Structural highlights
Function
CPY71_ARATH PPIases accelerate the folding of proteins (Probable). It catalyzes the cis-trans isomerization of proline imidic peptide bonds in oligopeptides (PubMed:33098102). Histone proline isomerase that increases the rate of cis-trans isomerization of the synthetic histone H3 peptides H3P30 (RKSAP30F-p-nitroanilide) and H3P30K27me3 (RKme3-SAP30F-p-nitroanilide) in the histone H3 N-terminal tail, in vitro (PubMed:33098102). Histone remodeling factor involved in chromatin-based gene silencing (PubMed:17704213). Reinforces H3K27 methylation (PubMed:17704213). Involved in fundamental processes of chromatin assembly and histone modification by mediating the targeting of FAS1 and LHP1 on the chromatin (PubMed:21596687). Required for the formation and development of leaves, for normal phyllotaxy and for the formation, maintenance and activity of root and shoot apical meristems (PubMed:17704213).[1] [2] [3] [4] [5]
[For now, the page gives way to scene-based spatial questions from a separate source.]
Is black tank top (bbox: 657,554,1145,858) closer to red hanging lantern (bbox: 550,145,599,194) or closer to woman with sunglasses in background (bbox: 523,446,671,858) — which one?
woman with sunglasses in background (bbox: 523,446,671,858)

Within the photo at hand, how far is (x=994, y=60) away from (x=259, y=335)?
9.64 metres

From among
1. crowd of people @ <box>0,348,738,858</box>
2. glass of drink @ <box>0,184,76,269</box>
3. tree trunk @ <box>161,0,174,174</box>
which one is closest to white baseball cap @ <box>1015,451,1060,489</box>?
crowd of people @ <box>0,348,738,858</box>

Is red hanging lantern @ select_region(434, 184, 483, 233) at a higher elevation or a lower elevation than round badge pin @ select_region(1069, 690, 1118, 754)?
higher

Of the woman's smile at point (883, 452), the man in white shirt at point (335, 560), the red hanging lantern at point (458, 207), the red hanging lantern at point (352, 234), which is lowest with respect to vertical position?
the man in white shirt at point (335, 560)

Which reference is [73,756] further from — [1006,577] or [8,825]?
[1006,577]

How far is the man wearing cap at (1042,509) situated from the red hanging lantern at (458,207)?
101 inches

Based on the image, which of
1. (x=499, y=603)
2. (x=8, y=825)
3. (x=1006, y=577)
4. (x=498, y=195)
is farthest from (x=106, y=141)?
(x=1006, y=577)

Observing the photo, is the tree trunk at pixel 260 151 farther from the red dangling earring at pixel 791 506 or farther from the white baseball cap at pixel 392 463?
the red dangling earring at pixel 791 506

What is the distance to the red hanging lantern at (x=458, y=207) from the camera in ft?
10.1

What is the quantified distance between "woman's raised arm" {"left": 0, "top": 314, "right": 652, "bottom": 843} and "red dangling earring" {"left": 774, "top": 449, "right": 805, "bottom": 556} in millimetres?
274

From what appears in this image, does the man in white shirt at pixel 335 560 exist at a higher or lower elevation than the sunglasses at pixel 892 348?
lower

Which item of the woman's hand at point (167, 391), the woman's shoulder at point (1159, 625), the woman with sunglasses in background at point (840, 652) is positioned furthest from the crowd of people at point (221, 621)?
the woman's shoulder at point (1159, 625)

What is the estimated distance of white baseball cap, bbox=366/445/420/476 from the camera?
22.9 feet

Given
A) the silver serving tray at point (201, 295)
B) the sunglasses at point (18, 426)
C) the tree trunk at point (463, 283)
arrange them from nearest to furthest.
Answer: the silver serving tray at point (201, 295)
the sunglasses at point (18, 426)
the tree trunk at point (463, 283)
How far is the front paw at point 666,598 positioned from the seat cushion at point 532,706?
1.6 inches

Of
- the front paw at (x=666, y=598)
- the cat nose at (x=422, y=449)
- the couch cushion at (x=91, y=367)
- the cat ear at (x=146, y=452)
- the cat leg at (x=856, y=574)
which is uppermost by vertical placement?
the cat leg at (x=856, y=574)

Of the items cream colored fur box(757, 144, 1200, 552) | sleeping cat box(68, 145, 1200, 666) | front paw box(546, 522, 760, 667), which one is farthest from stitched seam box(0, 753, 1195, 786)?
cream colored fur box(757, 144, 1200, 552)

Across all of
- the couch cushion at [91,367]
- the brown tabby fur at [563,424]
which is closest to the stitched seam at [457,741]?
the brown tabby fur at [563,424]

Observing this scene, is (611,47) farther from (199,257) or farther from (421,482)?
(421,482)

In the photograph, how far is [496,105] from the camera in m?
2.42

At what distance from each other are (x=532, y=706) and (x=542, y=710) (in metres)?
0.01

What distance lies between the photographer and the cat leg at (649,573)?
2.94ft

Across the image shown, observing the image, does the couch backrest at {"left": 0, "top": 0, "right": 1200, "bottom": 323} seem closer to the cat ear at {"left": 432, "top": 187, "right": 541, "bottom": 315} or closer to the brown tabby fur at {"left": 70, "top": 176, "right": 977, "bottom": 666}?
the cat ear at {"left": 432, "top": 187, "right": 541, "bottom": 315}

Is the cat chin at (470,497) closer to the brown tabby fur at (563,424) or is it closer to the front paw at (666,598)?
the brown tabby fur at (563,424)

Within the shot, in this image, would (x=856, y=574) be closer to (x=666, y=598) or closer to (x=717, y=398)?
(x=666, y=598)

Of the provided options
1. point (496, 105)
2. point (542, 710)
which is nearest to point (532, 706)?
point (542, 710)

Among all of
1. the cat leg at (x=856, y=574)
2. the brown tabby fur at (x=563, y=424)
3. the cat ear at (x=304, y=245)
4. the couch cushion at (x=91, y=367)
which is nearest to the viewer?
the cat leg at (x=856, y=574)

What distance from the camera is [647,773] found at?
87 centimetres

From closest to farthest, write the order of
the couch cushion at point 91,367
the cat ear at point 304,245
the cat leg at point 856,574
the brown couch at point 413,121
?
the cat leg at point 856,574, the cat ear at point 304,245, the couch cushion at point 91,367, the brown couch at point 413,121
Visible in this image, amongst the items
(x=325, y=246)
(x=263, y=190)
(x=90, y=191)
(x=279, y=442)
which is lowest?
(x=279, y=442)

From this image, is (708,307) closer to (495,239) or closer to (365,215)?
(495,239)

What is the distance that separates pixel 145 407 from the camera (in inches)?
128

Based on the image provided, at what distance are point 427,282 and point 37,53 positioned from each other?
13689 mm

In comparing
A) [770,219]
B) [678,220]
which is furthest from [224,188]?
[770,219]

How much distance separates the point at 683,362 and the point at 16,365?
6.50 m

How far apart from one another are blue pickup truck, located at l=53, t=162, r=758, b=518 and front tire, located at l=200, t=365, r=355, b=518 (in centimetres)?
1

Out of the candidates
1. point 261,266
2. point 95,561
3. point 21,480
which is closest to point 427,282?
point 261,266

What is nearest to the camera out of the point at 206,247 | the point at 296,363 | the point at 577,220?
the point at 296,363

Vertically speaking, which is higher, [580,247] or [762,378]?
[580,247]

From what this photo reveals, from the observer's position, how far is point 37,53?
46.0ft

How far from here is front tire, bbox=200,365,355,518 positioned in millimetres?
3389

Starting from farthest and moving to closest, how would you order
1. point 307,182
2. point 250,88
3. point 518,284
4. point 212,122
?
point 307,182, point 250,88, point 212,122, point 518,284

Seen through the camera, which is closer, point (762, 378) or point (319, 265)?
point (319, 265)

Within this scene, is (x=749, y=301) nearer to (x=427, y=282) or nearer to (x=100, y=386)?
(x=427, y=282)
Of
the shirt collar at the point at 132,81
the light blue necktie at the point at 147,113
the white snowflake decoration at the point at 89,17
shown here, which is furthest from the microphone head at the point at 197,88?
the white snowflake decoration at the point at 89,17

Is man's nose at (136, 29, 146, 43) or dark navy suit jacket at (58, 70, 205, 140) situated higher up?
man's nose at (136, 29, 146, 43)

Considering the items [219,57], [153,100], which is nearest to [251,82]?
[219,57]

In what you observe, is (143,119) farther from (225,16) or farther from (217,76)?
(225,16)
Publication Abstract from PubMed
Arabidopsis thaliana CYP71 (AtCYP71) is a chromatin-remodeling protein that promotes shoot apical meristem (SAM) differentiation. The N terminus of AtCYP71 contains a noncanonical WD domain, and the C terminus contains an enzymatic peptidyl-prolyl isomerase (PPIase) cyclophilin (CYP) domain. To date, there has been no characterization of CYP71, and its mode of action remains unknown. Here, we report the crystal structure of the CYP domain of AtCYP71 at 1.9 A resolution. The structure shows key differences when compared to the canonical CYP fold of human CypA. To the best our knowledge, this is the first A. thaliana CYP structure with a conserved active site loop. Using nuclear magnetic resonance spectroscopy, we demonstrate that the CYP domain is active toward histone H3. Our findings suggest that the PPIase activity of the CYP domain is important for the function of AtCYP71 in chromatin remodeling during organogenesis.
Structural and functional analyses of the PPIase domain of Arabidopsis thaliana CYP71 reveal its catalytic activity toward histone H3.,Lakhanpal S, Fan JS, Luan S, Swaminathan K FEBS Lett. 2020 Oct 23. doi: 10.1002/1873-3468.13965. PMID:33098102[6]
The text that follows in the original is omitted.